__Quoted passage__:
###

Journal Achieves Its Highest Impact Factor
Health and Human Rights has achieved its highest ever Journal Impact Factor in this year’s index at 1.552. The publishers are delighted at this metric and proud that the journal is such an important platform for the promotion of human rights and health research and critique. A journal impact factor is an index calculated by Clarivate that reflects the yearly mean number of citations of articles published in the last two years, as indexed by Clarivate's Web of Science
In between its twice yearly issues (June and December), the Journal publishes papers-in-press, viewpoints, blogs, and student essays. This summer has seen a range of human rights issues addressed including the following contributions. Firstly, COVID-19 vaccines and global equity was addressed in a blog entitled “Johnson & Johnson, Vaccine Apartheid, and Human Rights” by A. Kayum Ahmed, Achal Prabhala, Julia Greenberg, Ames Dhai, and Usuf Chikte. The authors examined Johnson & Johnson’s decision to export COVID-19 vaccines manufactured in South Africa and India to Europe, ahead of supplying both countries or their respective continents, and argued this contradicts the company’s publicly declared commitment to widening access to health care and to human rights. A student essay by Aaron Chia explored whether compulsory COVID-19 vaccination is a violation of human rights and concluded “When considering the case law on the legality of interference with specific provisions of the ECHR, it seems possible that a compulsory COVID-19 vaccination can be enforced while still complying with human rights law.”

###

__Provided data__:
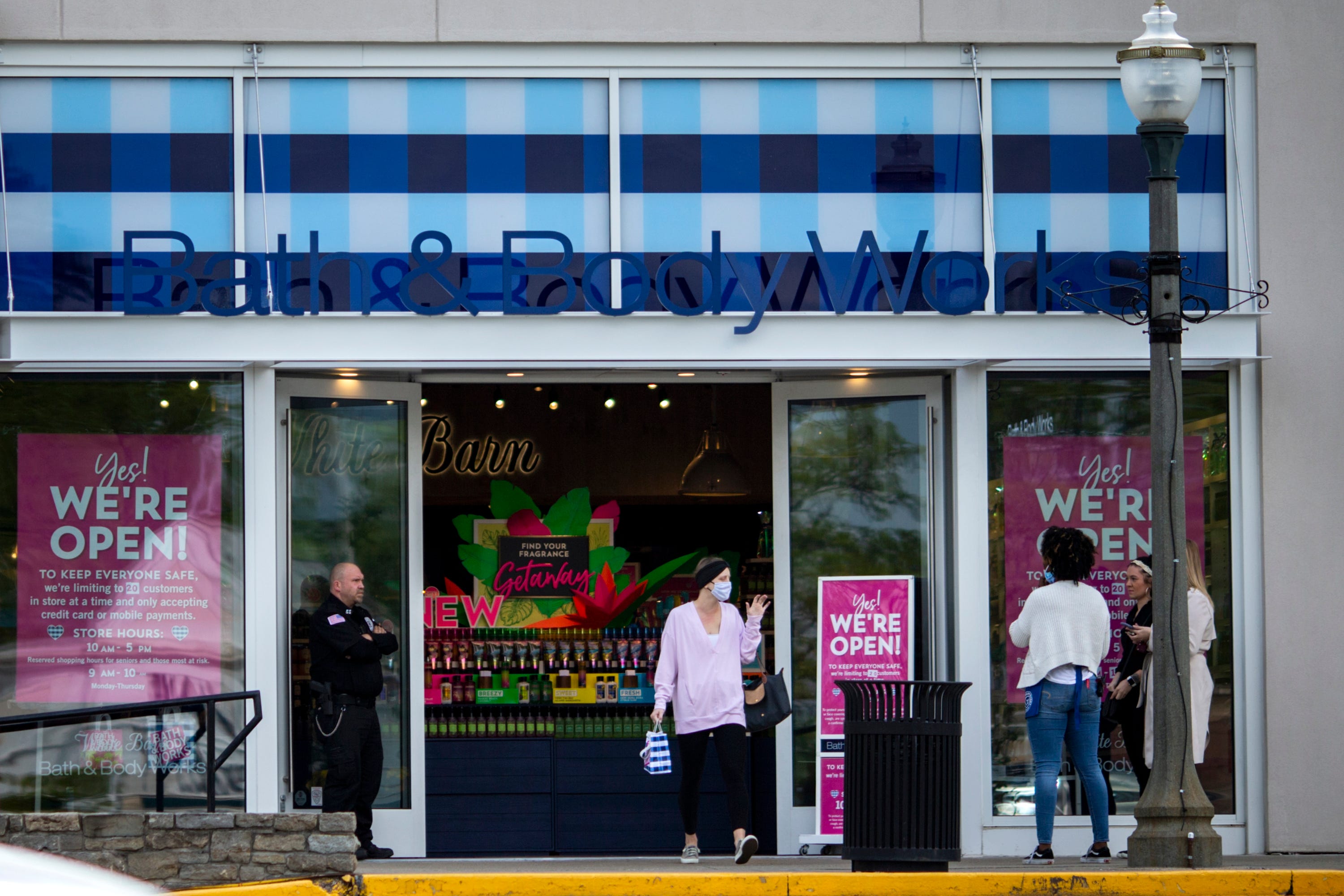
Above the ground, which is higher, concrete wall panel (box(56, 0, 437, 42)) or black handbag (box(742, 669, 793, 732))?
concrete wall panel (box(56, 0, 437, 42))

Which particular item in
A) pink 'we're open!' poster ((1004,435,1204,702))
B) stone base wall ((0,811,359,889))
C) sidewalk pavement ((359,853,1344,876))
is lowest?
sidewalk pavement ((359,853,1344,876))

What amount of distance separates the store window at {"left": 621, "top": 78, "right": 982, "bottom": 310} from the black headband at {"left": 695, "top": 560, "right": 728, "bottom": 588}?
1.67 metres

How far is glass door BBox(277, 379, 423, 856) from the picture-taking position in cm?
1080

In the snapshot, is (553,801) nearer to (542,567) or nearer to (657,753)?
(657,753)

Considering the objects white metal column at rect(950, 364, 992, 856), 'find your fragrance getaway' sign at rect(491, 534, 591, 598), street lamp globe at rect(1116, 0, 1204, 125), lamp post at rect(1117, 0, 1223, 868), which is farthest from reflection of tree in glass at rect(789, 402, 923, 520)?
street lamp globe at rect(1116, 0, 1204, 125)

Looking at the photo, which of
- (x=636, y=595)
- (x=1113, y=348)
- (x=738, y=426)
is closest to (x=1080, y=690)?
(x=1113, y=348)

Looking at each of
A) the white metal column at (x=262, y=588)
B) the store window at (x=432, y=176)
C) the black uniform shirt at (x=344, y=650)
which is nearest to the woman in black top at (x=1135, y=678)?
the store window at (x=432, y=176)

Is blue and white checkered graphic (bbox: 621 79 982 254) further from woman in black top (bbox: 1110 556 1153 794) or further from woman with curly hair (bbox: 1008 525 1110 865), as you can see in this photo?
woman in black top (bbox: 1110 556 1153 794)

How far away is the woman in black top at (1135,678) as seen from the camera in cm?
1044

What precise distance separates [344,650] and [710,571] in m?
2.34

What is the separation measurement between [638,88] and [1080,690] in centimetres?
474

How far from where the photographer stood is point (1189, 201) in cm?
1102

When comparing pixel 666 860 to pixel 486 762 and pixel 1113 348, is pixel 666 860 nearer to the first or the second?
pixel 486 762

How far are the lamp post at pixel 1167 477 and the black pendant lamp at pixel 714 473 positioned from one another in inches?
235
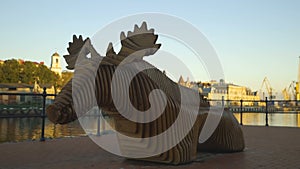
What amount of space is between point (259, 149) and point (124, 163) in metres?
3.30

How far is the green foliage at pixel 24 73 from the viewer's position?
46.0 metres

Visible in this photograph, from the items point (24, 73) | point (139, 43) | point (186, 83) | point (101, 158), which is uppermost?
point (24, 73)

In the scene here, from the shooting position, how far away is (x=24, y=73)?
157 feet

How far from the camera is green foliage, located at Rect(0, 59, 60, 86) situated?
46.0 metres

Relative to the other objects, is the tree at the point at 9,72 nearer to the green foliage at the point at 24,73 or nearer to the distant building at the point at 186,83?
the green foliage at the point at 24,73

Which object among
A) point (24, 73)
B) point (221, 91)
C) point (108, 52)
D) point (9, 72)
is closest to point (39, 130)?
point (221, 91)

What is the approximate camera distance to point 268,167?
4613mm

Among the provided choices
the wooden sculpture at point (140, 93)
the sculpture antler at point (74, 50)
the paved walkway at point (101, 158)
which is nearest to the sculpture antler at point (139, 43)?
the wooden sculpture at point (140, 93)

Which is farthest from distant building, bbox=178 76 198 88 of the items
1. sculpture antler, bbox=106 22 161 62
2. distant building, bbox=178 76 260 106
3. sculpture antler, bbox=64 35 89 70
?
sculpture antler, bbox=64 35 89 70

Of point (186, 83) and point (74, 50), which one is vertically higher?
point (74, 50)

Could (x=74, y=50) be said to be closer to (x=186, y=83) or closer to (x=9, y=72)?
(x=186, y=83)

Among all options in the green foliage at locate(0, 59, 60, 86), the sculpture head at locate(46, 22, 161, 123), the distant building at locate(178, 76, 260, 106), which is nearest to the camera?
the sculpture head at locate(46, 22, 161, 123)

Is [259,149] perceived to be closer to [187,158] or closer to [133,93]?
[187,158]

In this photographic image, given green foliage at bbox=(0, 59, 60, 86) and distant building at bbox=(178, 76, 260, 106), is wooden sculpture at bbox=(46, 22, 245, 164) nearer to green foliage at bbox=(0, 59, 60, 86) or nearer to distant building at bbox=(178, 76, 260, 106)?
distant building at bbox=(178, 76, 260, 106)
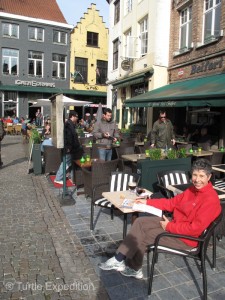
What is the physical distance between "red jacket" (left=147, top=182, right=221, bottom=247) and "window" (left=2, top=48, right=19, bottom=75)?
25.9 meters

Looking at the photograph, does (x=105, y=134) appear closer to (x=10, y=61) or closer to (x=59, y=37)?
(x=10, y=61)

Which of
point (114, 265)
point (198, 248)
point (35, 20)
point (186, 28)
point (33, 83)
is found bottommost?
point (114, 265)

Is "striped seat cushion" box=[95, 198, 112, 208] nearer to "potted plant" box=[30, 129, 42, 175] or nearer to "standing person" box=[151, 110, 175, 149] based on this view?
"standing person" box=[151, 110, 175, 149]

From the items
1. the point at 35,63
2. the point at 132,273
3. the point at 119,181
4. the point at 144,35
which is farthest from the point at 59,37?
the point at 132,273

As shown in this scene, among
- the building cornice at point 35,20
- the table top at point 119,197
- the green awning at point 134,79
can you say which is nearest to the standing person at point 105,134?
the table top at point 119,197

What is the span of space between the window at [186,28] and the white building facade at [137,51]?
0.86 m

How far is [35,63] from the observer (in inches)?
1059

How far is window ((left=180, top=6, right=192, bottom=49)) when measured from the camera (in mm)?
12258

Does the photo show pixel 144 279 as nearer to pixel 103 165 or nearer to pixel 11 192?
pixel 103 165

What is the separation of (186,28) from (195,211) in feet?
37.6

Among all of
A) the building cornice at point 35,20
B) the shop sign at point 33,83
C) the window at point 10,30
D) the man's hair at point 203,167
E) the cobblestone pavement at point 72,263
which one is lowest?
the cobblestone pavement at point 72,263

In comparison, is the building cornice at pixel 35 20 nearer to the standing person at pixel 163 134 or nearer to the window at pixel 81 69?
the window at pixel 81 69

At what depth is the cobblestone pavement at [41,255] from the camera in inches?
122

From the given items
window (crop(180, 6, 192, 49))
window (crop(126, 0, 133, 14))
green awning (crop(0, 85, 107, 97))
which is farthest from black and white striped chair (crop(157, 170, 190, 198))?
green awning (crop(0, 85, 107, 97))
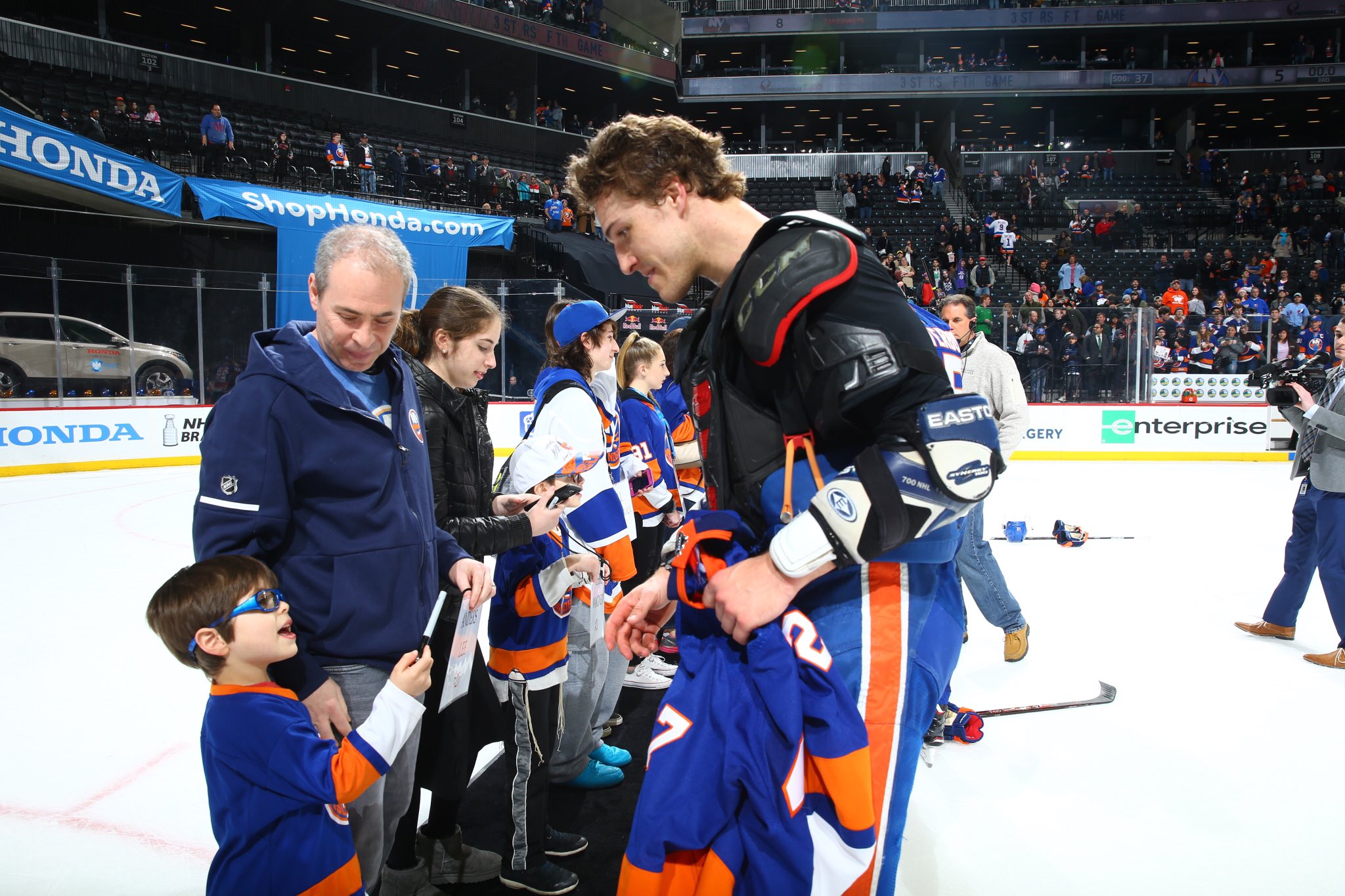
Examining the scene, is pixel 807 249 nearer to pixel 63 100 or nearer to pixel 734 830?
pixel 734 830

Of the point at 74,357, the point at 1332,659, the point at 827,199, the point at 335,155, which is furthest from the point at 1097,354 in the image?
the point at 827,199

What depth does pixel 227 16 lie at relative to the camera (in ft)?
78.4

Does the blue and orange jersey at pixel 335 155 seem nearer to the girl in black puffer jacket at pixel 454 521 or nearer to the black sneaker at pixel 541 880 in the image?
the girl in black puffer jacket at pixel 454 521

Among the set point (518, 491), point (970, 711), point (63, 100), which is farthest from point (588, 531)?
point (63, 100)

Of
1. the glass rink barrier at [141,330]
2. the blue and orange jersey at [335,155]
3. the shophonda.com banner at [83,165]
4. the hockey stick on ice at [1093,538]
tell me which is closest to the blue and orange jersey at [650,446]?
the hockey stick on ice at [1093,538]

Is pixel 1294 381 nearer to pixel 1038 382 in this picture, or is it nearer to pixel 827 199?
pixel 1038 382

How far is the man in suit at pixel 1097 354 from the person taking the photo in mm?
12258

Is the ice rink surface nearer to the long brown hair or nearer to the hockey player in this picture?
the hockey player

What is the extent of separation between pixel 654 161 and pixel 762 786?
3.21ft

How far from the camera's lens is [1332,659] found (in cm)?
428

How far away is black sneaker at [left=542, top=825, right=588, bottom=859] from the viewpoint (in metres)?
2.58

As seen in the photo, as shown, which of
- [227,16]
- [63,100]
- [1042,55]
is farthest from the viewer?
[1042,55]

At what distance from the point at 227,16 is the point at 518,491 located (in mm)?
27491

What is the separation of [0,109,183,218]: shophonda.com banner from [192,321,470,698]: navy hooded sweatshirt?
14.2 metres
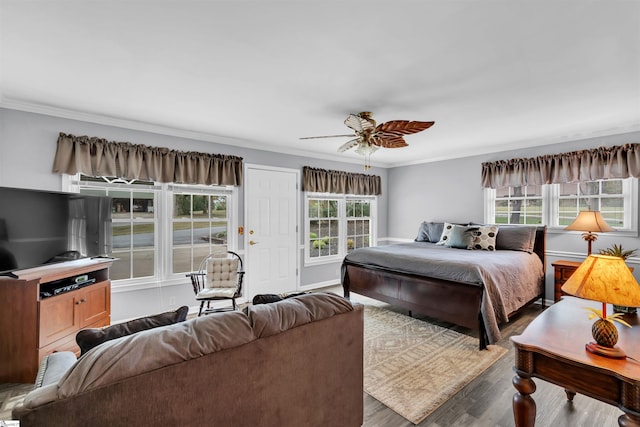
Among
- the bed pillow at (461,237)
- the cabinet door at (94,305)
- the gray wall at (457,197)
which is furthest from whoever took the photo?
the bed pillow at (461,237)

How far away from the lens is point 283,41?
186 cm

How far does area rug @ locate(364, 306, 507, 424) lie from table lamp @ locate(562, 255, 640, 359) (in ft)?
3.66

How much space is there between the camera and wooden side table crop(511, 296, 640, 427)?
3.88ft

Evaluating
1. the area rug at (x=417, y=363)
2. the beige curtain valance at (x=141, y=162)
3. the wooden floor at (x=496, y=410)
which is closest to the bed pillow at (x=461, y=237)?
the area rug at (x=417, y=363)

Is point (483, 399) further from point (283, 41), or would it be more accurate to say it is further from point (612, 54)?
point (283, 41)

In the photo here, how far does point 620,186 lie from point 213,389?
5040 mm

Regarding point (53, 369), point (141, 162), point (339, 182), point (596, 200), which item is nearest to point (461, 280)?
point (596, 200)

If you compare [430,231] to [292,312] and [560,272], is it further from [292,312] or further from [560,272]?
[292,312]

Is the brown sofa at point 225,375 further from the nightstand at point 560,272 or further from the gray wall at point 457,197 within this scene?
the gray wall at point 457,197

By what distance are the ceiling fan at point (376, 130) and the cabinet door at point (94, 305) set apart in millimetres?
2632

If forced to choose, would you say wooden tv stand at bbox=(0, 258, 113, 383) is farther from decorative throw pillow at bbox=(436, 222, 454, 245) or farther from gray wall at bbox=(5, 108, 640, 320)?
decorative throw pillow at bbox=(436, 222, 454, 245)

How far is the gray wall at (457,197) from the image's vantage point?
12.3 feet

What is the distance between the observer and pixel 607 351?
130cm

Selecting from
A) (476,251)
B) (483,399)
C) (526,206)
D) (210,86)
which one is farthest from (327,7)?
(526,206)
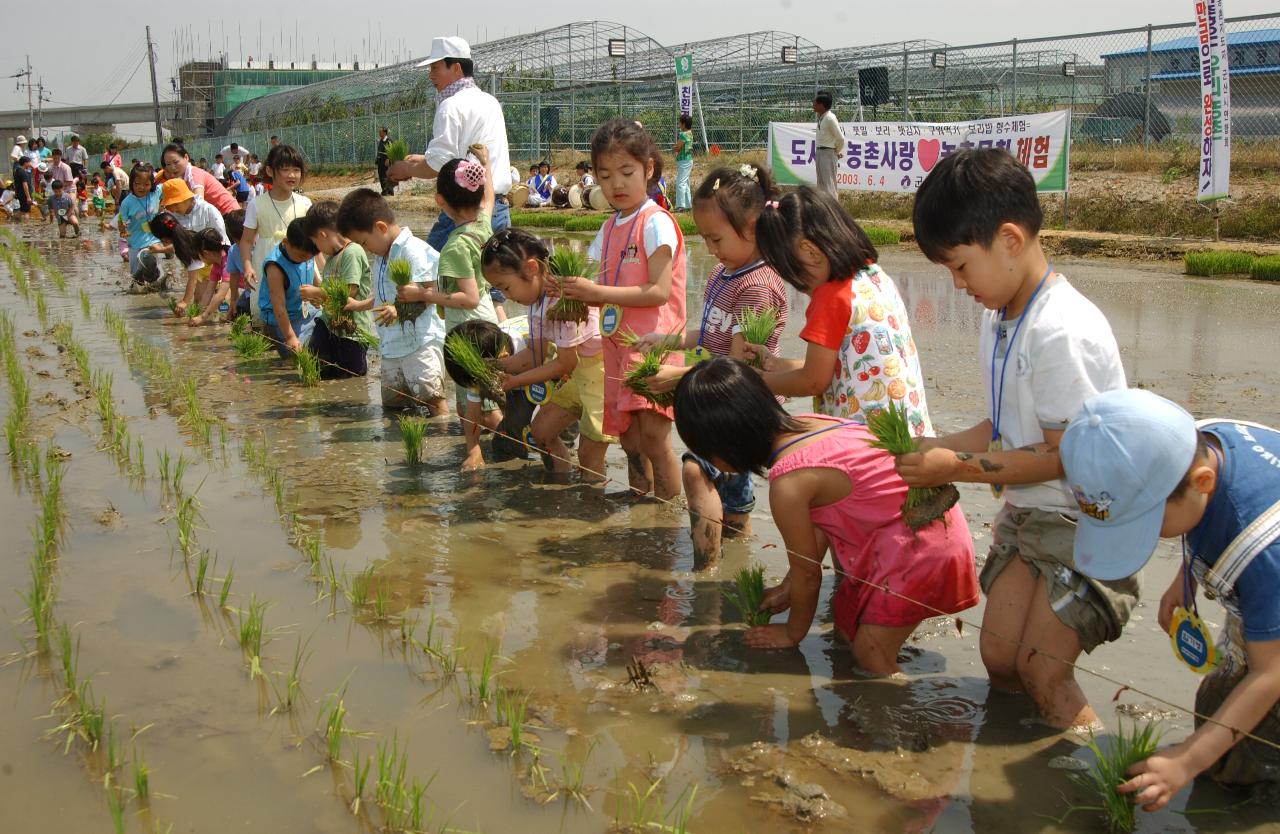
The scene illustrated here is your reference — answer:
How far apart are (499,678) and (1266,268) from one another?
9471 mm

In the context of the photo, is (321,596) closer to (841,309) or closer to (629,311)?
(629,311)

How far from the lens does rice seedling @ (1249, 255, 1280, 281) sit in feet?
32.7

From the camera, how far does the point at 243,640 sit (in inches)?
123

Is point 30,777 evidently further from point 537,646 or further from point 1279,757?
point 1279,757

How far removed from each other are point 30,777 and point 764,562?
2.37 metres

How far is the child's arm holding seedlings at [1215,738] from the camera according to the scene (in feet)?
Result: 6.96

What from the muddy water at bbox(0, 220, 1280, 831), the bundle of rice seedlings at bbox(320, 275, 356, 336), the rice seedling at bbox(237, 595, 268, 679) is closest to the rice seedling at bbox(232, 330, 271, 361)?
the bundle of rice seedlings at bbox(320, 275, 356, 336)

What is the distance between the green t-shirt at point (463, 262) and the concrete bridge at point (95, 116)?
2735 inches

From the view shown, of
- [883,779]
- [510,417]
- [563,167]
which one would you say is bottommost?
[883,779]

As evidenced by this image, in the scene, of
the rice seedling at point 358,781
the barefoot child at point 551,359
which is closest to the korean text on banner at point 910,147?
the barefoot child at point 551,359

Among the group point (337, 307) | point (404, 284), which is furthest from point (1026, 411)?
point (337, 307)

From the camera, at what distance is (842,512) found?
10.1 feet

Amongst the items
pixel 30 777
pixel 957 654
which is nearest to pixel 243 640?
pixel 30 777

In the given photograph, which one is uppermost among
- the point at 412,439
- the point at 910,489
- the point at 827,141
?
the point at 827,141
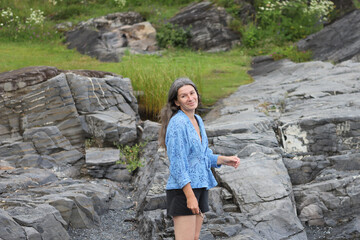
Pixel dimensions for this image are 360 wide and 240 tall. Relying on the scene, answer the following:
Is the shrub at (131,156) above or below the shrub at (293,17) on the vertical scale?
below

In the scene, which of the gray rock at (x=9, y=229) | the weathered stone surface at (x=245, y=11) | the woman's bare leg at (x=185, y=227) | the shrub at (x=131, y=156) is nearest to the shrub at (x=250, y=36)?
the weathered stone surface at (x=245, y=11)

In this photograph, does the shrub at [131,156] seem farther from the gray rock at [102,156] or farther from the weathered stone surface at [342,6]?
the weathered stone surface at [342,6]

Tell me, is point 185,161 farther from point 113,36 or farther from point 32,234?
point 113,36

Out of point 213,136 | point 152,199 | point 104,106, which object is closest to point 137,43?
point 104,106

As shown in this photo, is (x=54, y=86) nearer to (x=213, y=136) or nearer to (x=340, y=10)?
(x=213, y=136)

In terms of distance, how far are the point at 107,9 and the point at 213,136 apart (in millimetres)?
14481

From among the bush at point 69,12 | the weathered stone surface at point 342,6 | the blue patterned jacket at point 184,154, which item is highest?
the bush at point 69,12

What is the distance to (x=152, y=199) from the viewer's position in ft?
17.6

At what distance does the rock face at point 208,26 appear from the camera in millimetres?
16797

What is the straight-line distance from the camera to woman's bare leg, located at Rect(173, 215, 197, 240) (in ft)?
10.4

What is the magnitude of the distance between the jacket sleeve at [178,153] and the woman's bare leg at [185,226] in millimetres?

###

__Exercise requirements__:
a: In the Health and Human Rights journal news item, what was the journal's highest ever Journal Impact Factor?
b: Resume the Health and Human Rights journal news item after its final sentence and carry it forward.
The records are drawn from a separate source.

__Responses for each task__:
a: 1.552

b:
In a provocative and important viewpoint, two senior researchers based in Kenya are critical of high-income country (HIC) publishers who create barriers to publication by junior researchers from low and middle income countries (LMICs). But in addition to prohibitive publication fees, barriers also arise from what the authors describe as the unequal treatment of LMIC partners in research collaborations, and the power imbalance, which results in research priorities reflecting the interests of HIC, not the needs of LMICs. Full viewpoint by Adelaide M. Lusambili and Constance S. Shumba can be read here.
Health and Human Rights does not charge any publication fees unless authors can cover the costs with an Open Access grant. The forthcoming December issue, to be published on Human Rights Day (Dec. 10), has general papers and two special sections: "Ecological Justice and the Right to Health" and "Health Rights and the Urgency of the Climate Crisis."